Scene question lines:

--- Begin ---

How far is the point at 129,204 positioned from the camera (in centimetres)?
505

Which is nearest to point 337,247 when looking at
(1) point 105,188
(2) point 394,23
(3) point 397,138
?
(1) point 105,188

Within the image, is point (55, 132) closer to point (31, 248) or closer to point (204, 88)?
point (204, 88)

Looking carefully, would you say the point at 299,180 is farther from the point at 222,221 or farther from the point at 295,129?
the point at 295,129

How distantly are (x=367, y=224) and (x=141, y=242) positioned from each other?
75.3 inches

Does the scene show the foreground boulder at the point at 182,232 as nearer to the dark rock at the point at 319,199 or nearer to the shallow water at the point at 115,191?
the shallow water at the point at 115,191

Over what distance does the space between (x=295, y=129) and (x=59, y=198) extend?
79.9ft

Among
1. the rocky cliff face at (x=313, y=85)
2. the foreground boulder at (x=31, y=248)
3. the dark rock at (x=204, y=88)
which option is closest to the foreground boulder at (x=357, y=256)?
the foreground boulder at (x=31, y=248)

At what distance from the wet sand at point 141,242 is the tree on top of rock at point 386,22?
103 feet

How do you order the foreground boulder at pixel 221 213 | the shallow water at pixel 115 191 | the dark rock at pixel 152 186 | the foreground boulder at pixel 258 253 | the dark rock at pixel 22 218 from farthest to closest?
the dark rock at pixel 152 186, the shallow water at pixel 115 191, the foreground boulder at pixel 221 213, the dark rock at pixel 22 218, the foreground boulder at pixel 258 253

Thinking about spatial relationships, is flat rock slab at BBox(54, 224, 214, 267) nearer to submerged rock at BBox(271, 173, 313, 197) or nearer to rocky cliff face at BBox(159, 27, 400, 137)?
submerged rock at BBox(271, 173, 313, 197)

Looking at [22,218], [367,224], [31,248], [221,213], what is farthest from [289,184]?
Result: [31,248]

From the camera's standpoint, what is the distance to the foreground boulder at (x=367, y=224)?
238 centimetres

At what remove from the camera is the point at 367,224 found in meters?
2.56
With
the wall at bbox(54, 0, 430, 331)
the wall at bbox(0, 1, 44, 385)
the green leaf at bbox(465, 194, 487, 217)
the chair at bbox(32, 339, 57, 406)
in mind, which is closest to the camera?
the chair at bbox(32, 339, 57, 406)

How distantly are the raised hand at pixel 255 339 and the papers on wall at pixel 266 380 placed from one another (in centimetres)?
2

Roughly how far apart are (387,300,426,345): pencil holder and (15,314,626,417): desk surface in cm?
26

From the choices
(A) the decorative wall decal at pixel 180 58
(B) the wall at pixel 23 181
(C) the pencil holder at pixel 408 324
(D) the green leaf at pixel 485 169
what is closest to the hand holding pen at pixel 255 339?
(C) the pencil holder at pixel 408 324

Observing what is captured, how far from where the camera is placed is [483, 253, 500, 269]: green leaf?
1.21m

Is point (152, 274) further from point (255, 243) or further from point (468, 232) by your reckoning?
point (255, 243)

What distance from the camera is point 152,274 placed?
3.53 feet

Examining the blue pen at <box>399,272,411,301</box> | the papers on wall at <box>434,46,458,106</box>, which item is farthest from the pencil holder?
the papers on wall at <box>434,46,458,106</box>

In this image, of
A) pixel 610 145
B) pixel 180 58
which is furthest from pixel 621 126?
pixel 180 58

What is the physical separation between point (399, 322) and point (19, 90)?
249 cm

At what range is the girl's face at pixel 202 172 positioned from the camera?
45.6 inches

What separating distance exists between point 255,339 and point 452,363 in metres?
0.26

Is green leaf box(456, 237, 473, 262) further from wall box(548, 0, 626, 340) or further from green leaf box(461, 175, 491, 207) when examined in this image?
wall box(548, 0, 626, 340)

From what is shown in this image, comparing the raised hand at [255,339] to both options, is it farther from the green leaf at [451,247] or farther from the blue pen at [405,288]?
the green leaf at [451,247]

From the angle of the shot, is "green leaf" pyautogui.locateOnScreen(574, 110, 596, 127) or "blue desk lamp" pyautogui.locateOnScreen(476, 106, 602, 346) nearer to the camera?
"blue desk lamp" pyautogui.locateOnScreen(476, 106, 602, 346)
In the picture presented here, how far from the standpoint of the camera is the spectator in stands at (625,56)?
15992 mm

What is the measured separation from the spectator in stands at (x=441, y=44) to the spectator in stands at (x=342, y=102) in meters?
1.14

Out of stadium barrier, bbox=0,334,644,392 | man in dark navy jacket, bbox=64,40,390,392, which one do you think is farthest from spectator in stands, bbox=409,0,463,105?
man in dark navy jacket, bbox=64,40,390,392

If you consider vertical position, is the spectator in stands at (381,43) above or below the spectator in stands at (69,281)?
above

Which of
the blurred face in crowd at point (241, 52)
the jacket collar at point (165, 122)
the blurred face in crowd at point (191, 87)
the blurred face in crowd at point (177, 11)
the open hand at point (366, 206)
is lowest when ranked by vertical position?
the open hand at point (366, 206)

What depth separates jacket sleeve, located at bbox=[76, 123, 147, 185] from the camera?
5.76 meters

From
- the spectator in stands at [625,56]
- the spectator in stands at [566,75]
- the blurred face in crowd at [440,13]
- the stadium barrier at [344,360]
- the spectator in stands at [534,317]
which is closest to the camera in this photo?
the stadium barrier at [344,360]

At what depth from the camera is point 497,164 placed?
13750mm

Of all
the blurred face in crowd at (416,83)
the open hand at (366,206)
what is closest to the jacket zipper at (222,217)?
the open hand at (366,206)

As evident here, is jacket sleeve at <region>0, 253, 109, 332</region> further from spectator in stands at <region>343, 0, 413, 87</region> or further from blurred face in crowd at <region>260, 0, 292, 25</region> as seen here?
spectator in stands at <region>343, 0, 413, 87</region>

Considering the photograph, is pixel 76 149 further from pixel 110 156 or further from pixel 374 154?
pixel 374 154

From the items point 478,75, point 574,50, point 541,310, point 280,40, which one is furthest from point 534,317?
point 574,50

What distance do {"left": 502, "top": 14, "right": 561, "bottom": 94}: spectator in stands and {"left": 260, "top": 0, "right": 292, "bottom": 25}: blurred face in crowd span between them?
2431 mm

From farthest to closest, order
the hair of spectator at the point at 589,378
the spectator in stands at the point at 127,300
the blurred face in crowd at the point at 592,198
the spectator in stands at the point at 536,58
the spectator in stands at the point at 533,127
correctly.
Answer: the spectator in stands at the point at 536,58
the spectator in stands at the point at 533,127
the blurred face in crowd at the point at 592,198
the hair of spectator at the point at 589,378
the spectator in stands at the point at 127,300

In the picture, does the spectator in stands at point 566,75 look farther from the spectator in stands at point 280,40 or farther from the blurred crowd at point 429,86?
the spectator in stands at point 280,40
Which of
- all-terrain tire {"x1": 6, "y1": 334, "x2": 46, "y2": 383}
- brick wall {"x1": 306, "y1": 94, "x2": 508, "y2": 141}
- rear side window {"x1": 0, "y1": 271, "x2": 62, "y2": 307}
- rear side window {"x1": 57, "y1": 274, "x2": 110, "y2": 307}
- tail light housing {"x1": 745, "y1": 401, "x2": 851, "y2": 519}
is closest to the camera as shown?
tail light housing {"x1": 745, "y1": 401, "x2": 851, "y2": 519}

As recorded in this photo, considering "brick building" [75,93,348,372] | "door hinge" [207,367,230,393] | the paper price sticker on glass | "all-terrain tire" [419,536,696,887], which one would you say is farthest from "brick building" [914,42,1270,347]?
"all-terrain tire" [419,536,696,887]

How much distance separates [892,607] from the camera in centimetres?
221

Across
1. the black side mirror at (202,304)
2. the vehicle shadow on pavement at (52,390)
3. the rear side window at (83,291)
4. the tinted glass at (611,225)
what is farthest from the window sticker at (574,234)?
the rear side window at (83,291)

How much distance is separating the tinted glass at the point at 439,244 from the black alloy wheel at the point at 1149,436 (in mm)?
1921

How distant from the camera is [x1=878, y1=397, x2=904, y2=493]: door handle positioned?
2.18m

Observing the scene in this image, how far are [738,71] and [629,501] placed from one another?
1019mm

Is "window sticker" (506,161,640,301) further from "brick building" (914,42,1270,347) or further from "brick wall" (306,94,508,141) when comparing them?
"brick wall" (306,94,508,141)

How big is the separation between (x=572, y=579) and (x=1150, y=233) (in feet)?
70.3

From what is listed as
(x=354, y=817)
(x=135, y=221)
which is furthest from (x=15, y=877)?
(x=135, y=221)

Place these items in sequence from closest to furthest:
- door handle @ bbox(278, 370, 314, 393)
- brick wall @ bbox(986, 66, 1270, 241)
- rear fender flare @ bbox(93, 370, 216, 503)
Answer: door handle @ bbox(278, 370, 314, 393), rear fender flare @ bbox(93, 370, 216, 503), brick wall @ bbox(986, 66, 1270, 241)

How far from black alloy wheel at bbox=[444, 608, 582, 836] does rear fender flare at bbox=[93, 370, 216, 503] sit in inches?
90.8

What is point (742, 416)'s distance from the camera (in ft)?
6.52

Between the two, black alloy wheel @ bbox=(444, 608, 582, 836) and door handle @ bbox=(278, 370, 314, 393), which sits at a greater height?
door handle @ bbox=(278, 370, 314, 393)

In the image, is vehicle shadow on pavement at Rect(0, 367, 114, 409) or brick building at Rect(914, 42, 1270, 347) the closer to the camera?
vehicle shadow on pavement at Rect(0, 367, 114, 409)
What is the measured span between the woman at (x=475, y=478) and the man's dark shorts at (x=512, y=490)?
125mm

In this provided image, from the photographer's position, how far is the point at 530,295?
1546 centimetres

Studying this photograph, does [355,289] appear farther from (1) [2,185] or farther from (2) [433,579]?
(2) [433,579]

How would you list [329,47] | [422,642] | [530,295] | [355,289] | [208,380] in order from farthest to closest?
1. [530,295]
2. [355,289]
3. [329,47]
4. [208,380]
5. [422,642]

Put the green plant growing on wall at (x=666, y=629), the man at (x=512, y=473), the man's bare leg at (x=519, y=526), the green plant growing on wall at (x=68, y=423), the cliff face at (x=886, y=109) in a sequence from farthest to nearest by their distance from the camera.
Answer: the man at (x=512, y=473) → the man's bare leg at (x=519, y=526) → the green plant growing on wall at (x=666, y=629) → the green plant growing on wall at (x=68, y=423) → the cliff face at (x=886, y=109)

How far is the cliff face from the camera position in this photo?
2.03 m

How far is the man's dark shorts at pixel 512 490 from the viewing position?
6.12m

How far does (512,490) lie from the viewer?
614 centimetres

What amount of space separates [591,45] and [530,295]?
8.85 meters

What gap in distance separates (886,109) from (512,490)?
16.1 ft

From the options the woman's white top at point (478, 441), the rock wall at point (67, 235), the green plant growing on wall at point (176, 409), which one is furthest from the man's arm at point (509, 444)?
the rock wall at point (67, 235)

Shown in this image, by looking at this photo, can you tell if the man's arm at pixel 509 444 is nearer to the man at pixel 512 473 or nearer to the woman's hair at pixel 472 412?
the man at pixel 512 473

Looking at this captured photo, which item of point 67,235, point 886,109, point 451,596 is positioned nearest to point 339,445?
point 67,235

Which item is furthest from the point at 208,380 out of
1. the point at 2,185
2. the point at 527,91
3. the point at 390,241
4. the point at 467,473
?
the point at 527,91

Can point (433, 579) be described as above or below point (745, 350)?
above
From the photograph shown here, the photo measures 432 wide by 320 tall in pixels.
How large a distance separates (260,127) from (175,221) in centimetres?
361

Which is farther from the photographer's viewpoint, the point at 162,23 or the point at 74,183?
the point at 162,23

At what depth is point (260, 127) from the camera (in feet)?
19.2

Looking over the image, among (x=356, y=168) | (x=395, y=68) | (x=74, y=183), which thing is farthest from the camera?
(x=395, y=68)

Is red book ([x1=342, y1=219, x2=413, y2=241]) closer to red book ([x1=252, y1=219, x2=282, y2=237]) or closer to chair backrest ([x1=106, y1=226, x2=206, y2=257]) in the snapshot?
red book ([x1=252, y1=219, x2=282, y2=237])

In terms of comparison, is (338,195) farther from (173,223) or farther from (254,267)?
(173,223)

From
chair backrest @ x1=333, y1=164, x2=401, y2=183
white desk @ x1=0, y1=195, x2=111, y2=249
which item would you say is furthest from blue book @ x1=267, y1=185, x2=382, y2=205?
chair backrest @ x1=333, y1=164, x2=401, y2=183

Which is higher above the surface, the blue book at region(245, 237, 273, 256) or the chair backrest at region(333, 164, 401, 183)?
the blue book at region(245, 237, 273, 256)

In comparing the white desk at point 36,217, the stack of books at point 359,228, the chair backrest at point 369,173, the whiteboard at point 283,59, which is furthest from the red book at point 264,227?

--- End ---

■ Exercise requirements
Retype the lines verbatim, starting at the line containing "Looking over the" and ending with the last line.

■ Final result
Looking over the image, among (x=356, y=168) | (x=395, y=68) | (x=74, y=183), which thing is farthest from the camera?
(x=395, y=68)

Is red book ([x1=342, y1=219, x2=413, y2=241]) closer to red book ([x1=252, y1=219, x2=282, y2=237]) or closer to chair backrest ([x1=106, y1=226, x2=206, y2=257]) in the snapshot?
red book ([x1=252, y1=219, x2=282, y2=237])

In terms of comparison, is (338,195) farther from (173,223) or farther from (254,267)?
(173,223)

From
chair backrest @ x1=333, y1=164, x2=401, y2=183
white desk @ x1=0, y1=195, x2=111, y2=249
which item would you say is furthest from blue book @ x1=267, y1=185, x2=382, y2=205?
chair backrest @ x1=333, y1=164, x2=401, y2=183

Which is higher above the surface, the blue book at region(245, 237, 273, 256) or the chair backrest at region(333, 164, 401, 183)?
the blue book at region(245, 237, 273, 256)

In comparing the white desk at point 36,217, the stack of books at point 359,228, the chair backrest at point 369,173, the whiteboard at point 283,59, which is furthest from the red book at point 264,227?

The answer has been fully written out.